Source extract:
↓↓↓

P(alive, day n) = P(alive, evening n - 1)
= 1 - P(dead, evening n - 1)
= 1 - (n - 1) / (n - 1 + 2)
= [(n + 1) - (n - 1)] / (n + 1)
= 2 / (n + 1)

For question f), this is my reasoning:

P(find dog, in B, day 4, alive) = P(find dog, in B) * P(day 4, alive)
= P(find dog, in B) * P(day 4, alive)
= P(find dog | in B) * P(in B) * P(day 4, alive)
= P(find dog | in B) * P(in B) * P(day 4, alive) * P(day 3, alive) * P(day 2, alive) * P(day 1, alive)
= 0.15 * 0.6 * (2/5) * (2/4) * (2/3) * (2/2)
= 0.09 * 8/60
= 0.09 * 2/15

The solution gives the following reasoning:

P(find dog, in B, day 4, alive) = ...some magic...

↑↑↑

What this exercise asks:
a – Reproduce the part of the dog-search probability working starting at "P(find dog, in B, day 4, alive) = P(find" and ending at "alive) = ...some magic...", renaming "find dog" as "locate dog" throughout.
b – Go on with the dog-search probability working from its final line.

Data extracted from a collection
↓↓↓

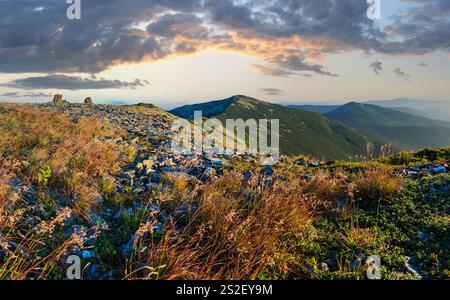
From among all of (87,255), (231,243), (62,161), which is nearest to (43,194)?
(62,161)

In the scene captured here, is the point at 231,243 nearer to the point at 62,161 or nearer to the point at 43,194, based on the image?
the point at 43,194

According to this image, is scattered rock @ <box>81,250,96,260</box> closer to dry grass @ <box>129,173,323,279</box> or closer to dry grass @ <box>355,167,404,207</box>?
dry grass @ <box>129,173,323,279</box>

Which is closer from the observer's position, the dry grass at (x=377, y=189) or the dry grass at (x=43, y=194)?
the dry grass at (x=43, y=194)

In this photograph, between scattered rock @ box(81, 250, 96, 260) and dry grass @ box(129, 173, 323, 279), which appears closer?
dry grass @ box(129, 173, 323, 279)

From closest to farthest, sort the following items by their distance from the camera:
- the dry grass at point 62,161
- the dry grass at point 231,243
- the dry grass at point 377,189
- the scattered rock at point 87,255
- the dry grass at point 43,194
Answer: the dry grass at point 43,194, the dry grass at point 231,243, the scattered rock at point 87,255, the dry grass at point 62,161, the dry grass at point 377,189

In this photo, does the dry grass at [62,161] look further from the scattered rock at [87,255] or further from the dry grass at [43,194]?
the scattered rock at [87,255]

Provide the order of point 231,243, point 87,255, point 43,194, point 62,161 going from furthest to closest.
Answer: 1. point 62,161
2. point 43,194
3. point 231,243
4. point 87,255

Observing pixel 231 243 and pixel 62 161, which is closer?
pixel 231 243

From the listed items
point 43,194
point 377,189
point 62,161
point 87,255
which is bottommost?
point 87,255

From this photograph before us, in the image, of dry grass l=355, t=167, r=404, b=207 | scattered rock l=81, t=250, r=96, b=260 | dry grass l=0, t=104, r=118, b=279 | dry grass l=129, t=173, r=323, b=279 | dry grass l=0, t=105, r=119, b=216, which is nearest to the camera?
dry grass l=0, t=104, r=118, b=279

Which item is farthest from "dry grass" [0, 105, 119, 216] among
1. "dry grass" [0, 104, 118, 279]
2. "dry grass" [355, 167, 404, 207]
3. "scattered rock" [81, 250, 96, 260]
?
"dry grass" [355, 167, 404, 207]

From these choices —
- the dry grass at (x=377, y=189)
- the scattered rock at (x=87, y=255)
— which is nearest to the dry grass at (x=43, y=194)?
the scattered rock at (x=87, y=255)

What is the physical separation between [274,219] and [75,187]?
13.1ft
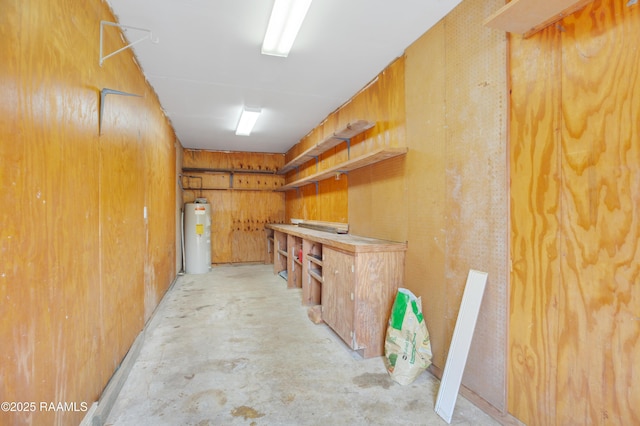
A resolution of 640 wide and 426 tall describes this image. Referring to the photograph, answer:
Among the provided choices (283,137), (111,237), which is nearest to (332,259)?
(111,237)

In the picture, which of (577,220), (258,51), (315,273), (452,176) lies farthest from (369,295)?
(258,51)

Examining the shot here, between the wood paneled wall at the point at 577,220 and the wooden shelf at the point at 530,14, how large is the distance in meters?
0.04

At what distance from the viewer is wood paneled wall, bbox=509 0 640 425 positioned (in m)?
1.25

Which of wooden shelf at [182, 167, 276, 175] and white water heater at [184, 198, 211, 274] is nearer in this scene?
white water heater at [184, 198, 211, 274]

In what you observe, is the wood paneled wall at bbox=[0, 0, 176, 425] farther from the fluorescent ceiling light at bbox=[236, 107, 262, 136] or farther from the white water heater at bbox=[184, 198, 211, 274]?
the white water heater at bbox=[184, 198, 211, 274]

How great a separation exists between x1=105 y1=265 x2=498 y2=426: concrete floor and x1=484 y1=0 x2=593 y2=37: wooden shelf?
216 cm

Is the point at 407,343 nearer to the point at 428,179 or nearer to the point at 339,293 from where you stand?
the point at 339,293

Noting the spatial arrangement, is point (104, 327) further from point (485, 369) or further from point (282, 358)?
point (485, 369)

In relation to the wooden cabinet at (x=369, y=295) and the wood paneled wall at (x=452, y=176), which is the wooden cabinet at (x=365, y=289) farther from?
the wood paneled wall at (x=452, y=176)

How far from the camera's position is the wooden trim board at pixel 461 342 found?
1.84 meters

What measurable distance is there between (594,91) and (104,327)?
2878mm

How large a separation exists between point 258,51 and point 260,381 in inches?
105

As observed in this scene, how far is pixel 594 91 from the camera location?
4.46 ft

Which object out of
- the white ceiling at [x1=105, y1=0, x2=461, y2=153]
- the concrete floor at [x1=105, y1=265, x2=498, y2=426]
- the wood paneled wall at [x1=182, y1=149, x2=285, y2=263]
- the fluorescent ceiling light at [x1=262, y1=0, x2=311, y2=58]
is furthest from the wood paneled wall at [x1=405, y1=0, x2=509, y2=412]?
the wood paneled wall at [x1=182, y1=149, x2=285, y2=263]
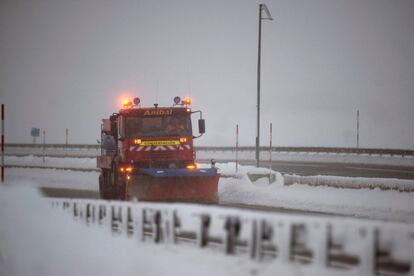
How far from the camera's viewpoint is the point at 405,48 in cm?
18462

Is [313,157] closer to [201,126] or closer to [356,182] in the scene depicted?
[356,182]

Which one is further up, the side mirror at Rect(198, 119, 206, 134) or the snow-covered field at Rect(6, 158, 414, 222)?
the side mirror at Rect(198, 119, 206, 134)

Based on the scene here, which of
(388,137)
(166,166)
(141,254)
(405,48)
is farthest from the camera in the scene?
(405,48)

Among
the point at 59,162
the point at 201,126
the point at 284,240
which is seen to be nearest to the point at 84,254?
the point at 284,240

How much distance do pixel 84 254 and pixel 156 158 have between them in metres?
7.70

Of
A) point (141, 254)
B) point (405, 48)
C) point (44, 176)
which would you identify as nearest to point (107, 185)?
point (141, 254)

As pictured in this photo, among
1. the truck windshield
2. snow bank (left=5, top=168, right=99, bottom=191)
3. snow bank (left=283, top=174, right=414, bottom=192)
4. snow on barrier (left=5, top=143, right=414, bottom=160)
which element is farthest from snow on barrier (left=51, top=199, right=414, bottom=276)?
snow on barrier (left=5, top=143, right=414, bottom=160)

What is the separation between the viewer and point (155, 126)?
17.5 m

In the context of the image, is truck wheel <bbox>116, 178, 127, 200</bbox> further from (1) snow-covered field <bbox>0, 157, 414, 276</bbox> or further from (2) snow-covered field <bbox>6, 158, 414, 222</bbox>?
(2) snow-covered field <bbox>6, 158, 414, 222</bbox>

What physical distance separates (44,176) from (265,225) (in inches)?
1073

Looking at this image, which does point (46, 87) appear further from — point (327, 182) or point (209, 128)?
point (327, 182)

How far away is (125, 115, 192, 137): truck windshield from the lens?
17.4 meters

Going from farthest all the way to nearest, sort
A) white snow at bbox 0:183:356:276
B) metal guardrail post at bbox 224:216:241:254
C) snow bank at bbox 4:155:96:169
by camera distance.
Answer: snow bank at bbox 4:155:96:169 < metal guardrail post at bbox 224:216:241:254 < white snow at bbox 0:183:356:276

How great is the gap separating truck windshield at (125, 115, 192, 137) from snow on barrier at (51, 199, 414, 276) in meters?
7.10
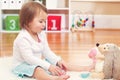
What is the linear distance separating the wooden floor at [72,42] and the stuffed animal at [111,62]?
523mm

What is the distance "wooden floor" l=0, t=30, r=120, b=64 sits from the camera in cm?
210

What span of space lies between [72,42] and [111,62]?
4.31ft

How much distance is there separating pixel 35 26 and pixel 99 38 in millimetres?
1499

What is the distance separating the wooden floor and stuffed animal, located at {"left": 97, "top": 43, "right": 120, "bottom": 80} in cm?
52

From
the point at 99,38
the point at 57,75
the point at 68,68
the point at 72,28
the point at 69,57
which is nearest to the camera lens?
the point at 57,75

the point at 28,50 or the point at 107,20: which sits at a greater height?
the point at 107,20

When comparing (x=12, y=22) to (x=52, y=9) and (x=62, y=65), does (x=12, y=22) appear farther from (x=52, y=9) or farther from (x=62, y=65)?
(x=62, y=65)

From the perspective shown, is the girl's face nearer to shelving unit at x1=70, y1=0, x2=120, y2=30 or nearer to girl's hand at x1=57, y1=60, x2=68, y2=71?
girl's hand at x1=57, y1=60, x2=68, y2=71

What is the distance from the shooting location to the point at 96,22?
3.50 meters

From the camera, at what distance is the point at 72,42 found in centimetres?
262

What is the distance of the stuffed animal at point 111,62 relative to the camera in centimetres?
132

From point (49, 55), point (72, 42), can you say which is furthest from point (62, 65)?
point (72, 42)

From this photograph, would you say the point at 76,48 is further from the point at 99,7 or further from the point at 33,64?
the point at 99,7

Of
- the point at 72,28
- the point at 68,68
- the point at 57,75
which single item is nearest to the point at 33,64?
the point at 57,75
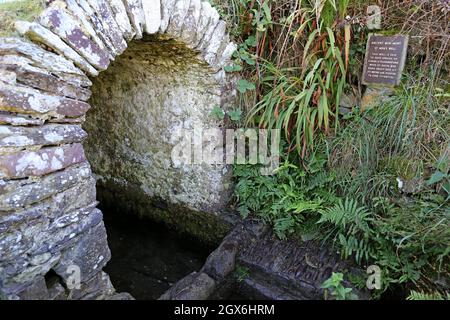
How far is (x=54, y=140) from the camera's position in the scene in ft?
6.37

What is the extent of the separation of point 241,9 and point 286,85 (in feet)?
2.51

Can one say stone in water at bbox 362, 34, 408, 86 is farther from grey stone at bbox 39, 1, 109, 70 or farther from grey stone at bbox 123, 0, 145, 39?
grey stone at bbox 39, 1, 109, 70

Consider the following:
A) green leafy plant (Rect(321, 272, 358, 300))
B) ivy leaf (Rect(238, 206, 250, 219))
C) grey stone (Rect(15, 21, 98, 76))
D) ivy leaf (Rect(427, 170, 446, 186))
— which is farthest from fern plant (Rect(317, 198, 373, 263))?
grey stone (Rect(15, 21, 98, 76))

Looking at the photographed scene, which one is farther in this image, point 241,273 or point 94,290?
point 241,273

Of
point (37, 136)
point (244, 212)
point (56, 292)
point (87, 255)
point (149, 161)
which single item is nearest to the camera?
point (37, 136)

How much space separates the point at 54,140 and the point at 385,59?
2.49 m

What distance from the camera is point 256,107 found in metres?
3.17

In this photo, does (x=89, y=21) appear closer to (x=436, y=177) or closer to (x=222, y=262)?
(x=222, y=262)

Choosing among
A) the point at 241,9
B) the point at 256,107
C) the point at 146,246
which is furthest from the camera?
the point at 146,246

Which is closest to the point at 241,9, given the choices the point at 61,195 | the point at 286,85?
the point at 286,85

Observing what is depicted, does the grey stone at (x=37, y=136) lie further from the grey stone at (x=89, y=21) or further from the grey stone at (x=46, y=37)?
the grey stone at (x=89, y=21)

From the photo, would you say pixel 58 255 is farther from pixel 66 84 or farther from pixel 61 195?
pixel 66 84

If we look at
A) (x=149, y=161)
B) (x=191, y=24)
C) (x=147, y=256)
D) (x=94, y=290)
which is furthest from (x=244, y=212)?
(x=191, y=24)

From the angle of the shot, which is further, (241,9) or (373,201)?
(241,9)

↑↑↑

Replies:
a –
P(locate dog, in B, day 4, alive) = P(locate dog, in B) * P(day 4, alive)
= P(locate dog, in B) * P(day 4, alive)
= P(locate dog | in B) * P(in B) * P(day 4, alive)
= P(locate dog | in B) * P(in B) * P(day 4, alive) * P(day 3, alive) * P(day 2, alive) * P(day 1, alive)
= 0.15 * 0.6 * (2/5) * (2/4) * (2/3) * (2/2)
= 0.09 * 8/60
= 0.09 * 2/15

The solution gives the following reasoning:

P(locate dog, in B, day 4, alive) = ...some magic...

b –
= P(day 4, alive) * P(day 3, alive) * P(day 2, alive)
= (2/5) * (2/4) * (2/3)
= 2/15

I do not know how that is the accepted answer when they completely neglect the probability of P(find dog | in B) * P(in B) from the answer. The given answer is only the probability of the dog being alive on day 4. Intuitively, this feels lacking. Please help!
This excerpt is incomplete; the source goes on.